Student Money Survey 2016 – Results
UPDATE: View our 2020 National Student Money Survey.
Towards the end of the academic year we stop talking and start listening to what current students have to say about their financial situation at university.
Over 2,000 of you spoke up in our National Student Money Survey this year, so a massive thank you to all of you who took part!
The opinions and insights below represent a wide spectrum of the student population - and some of the results are pretty shocking.
Strap yourself in: it's time to find out what students really think about their finances.
What's on this page?
What's it like living on a student budget?
While no one expects living on student budget to be an easy ride, we were shocked to hear 80% of students worry about having enough cash to get by.
We also found that money worries affect how (or whether!) students eat, and can even knock their grades, with some having to balance studying against paying rent and other costs.
- As a student I am constantly broke and worried about money. I feel as if I can't get the best out of uni life because of lack of money.
- Worrying about money has led to me skipping lunch on a regular basis to save money.
- I budget for £20 a week on food because otherwise I would not have had enough savings to buy my food for the whole uni year.

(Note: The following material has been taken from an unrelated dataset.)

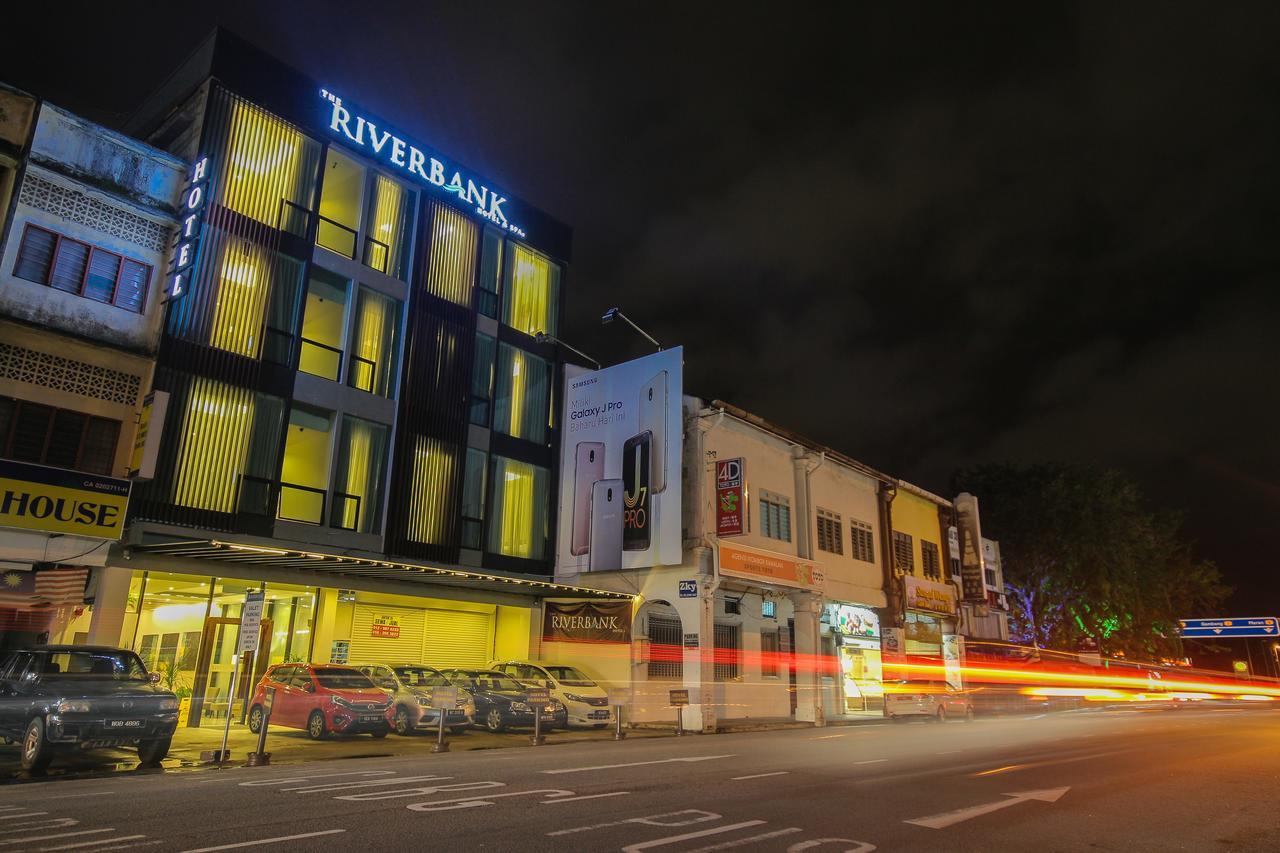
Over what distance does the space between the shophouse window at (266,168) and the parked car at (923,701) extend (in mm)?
25786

This tends to mean that I don't have enough money to buy a full weeks worth of food and have to only have 4-5 meals a week.

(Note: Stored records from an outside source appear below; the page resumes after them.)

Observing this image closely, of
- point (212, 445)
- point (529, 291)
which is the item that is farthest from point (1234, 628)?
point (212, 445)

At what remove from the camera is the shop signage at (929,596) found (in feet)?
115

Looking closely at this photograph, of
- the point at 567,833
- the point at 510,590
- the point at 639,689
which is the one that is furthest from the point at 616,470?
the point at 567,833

- I don't receive enough student loan, therefore I have to work a lot which has effected my grades.
- I have had to drop out of university due to not being able to afford to live here!
- I've walked into exams emotionally and mentally drained without correct nutrition. Student finance makes us feel like we're cavemen living off of scraps at times.

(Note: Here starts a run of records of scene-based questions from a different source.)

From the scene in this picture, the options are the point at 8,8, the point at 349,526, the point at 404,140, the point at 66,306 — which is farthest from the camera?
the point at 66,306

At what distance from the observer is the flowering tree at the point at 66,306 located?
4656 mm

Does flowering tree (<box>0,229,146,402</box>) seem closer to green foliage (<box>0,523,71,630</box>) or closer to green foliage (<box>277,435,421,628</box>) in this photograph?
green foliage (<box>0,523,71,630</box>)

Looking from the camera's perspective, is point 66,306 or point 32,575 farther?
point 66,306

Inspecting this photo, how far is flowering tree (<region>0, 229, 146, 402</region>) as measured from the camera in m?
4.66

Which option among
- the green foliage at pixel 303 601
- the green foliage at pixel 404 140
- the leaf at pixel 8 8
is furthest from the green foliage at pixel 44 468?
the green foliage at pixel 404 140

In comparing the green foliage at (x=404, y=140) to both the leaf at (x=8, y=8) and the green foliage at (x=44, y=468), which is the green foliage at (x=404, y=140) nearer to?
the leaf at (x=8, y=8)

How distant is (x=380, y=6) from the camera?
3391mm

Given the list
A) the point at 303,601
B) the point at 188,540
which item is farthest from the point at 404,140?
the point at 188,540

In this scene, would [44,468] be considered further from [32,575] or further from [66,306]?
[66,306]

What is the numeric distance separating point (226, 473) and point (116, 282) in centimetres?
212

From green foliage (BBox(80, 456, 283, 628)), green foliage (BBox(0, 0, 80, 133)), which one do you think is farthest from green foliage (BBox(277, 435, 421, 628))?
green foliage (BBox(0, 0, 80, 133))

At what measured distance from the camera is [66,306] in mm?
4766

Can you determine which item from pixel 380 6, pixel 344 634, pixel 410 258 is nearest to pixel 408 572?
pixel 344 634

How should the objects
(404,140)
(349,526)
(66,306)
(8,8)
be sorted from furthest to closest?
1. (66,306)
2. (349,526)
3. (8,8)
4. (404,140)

- My posh flatmate eats fondue and Haagen Daas while I'm left with a loaf of bread in my fridge.
One reason so many students struggle with money worries may be due to poor budgeting skills: 1 in 4 of those surveyed admitted they'd never budgeted before in their lives! That may also explain why our budgeting guide is one of the most popular on this site, with students trying to get clued-in on stuff they say they aren't taught at school.
The maintenance loan isn't enough
The biggest financial issue for the majority of students is that the maintenance loan simply doesn't stretch far enough.
As demonstrated by the gauge above, the average student spends £790 per month (full stats here), but the average maintenance loan for a student living away from home and outside London is only £540 per month – a massive £250 shortfall every month. That leaves students struggling to make up the difference.
How do students make money?
First of all, where does the money come from? Here's what students told us about their sources of income.
The student loan may not be large enough but it's still the first port of call for most, with 2 in 3 students turning to their folks to help plug the gaps. A similar number work part time while studying in order to get by.
Interestingly, the gap between the number of students relying on their parents for financial support and those turning to part-time jobs has shrunk since last year. Fewer students are asking their folks for top-up cash, while a growing number rely on part-time work - which suggests students are attempting to be more financially independent.
On the other hand, there's been a large increase in students turning to paid online surveys and gambling as their main source of income. Future students take note: it sounds as though the struggle to make ends meet is only getting harder, and many are turning to more desperate measures.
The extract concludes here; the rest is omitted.